Yapılan binlerce başvuru arasından bir takvim yılında sadece 60 ile 80 arasında başvuruyu kabul edip planlamasına alan ABD’nin en yüksek mahkemesinde, bir davayla ilgili yargı süreci şöyle işliyor:
ABD Anayasa Mahkemesi, dava başvurularını titizlikle değerlendirip inceledikten sonra takvimine alıp almayacağının kararını veriyor. Yüksek mahkeme heyeti, bunun için önce kendi aralarından bir yargıcı, başvuruyu değerlendirmesi için görevlendiriyor.
Bu yargıcın değerlendirmesini kurula sunmasından sonra mahkeme heyetinde çoğunluk sağlanırsa, başvurunun kabul edilerek takvime alınacağı açıklanıyor.
Mahkeme, kabul ettiği davalarda önce savunmanın yazılı başvurusunu inceliyor; ardından davayla ilgili savcılığın görüşünü istiyor. Dava sürecinde karşılıklı bir yazılı süreç işliyor.

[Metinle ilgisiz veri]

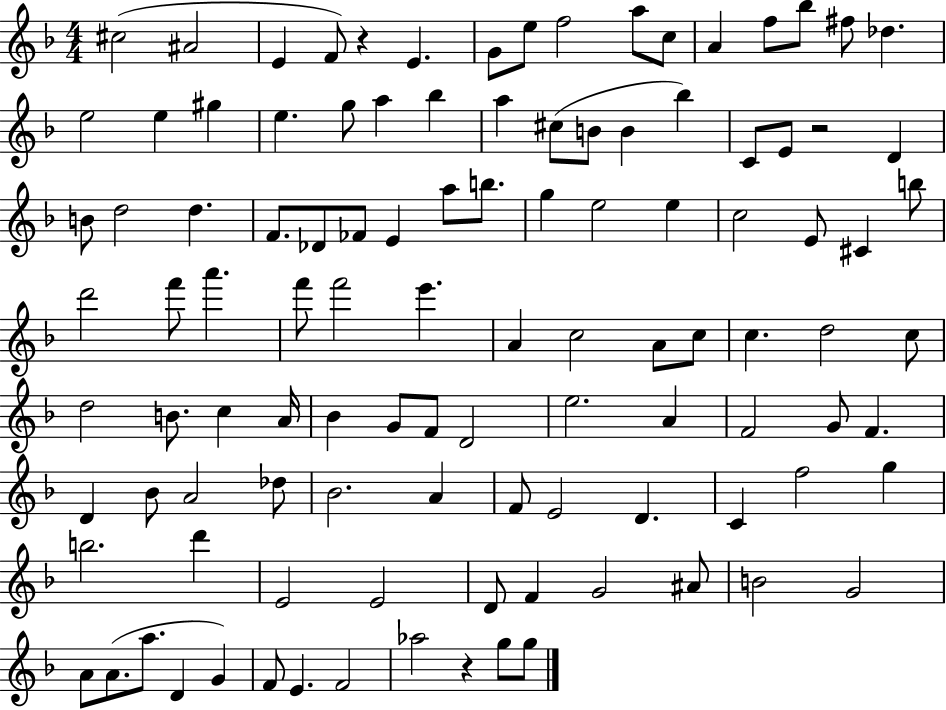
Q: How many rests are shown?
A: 3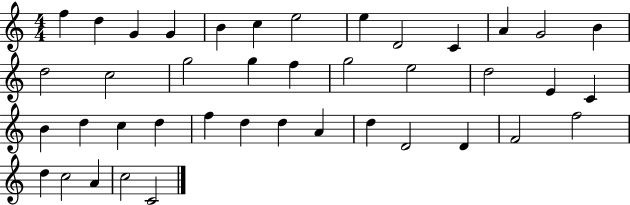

Anayasa Mahkemesi, yazılı iddia ve savunmalar devam ederken takvimine göre belirlediği bir günde, kendi aralarında toplanarak dava sürecindeki gelinen son aşamayı değerlendiriyor. Gerekirse taraflardan yeni dilekçeler, ya da alt mahkemelerden belge, bilgi, delil, gizlilik kaydı olan belgeleri talep ediyor.
Kabul edilen başvurularla ilgili belirlenen takvime göre yapılan duruşmada taraflar dinleniyor. Mahkeme heyeti duruşma sonrasında bazı davalarda yetkilerine dayanarak kararlarını açıklayabiliyor.
Anayasa Mahkemesi’nde bir davayla ilgili yapılan duruşma sonrasında, mahkeme heyeti müzakere aşamasına geçiyor. Yargıçlar, davayı fiilen karara bağlamak için ‘konferans’ olarak bilinen karar toplantısını yapıyor.
Anayasa Mahkemesi’nin usullerine göre bu toplantı haftada iki kez, çarşamba ve cuma öğleden sonraları yapılıyor.
Yetkileri fazlasıyla kapsamlı olan yüksek mahkeme, bazı davalarda duruşma sürecinin de sonrasında taraflardan karşılıklı yazılı dilekçeler talep ederek bir süre sonra gerekçeli kararını açıklayabiliyor. Çok nadir olsa da savcılık ve savunma yeniden bir duruşmaya davet ediliyor.
Tüm prosedür tamamlandıktan sonra Anayasa Mahkemesi kararını gerekçeli olarak açıklıyor. Anayasa Mahkemesi, bir davayla ilgili gerekçeli kararını o takvim yılı içinde yayınlıyor.